Cemetery of Splendor
aka Rak ti Khon Kaen First screened in September 2015
Director: Apichatpong Weerasethakul. Cast: Jenjira Pongpas, Banlop Lomnoi, Jarinpattra Rueangram, Tawatchai Buawat, Petcharat Chaiburi, Sakda Kaewbuadee, Sujittraporn Wongsrikeaw, Bhattaratorn Senkraigul, Boonyarak Bodlakorn, Kammanit Sansuklerd, Wacharee Nagvichien, Apinya Unphanlam, Richard Abramson. Screenplay: Apichatpong Weerasethakul. Twitter Capsule:
Reader, I must confess I'm starting to find Weerasethakul tedious, as much as I admire his directorial craft.
VOR:④
Weerasethakul works like no one else, making unique claims on viewers and, at his best, yielding indelible images like the glowing hospital lights.

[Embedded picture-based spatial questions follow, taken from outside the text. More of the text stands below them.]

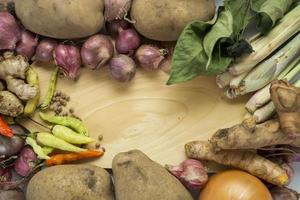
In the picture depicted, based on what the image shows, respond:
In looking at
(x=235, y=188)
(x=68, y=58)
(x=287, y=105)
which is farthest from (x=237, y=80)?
(x=68, y=58)

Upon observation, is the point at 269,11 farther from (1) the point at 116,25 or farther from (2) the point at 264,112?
(1) the point at 116,25

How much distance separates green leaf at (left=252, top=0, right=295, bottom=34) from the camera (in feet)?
2.91

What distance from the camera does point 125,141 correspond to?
1.00 metres

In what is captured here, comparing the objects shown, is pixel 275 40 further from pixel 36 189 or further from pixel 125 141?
pixel 36 189

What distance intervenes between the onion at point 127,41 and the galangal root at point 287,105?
0.32m

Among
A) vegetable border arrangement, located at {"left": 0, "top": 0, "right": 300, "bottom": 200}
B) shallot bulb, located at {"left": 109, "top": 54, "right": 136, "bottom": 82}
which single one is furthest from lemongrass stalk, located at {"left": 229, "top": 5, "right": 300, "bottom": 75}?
shallot bulb, located at {"left": 109, "top": 54, "right": 136, "bottom": 82}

The first time I saw Cemetery of Splendor, I like to tell myself that I engaged it exactly as writer/director/necromancer Apichatpong Weerasethakul intended, by which I mean I fell asleep. More than once. Kind of a lot. Now, in my defense, not only is the movie substantially about the act of sleepeven sleep as a portal into alternate states of being and out-of-body experiencebut it was, at 9:30pm, the sixth of six movies I saw that day at the Toronto International Film Festival. (The first, starting at 9:30am, had been Nicolás Pereda's entrancing Minotaur, was also about narcoleptic characters constantly dropping off.) I liked what I saw but also felt, for the first time, a sense of Apichatpong cruising in an Apichatpong lane that, without resembling anyone else's movies in the slightest, was starting to feel familiar. I suspected this reaction was at least half-warranted but also, given the multiple stretches I missed, at least half-unfair.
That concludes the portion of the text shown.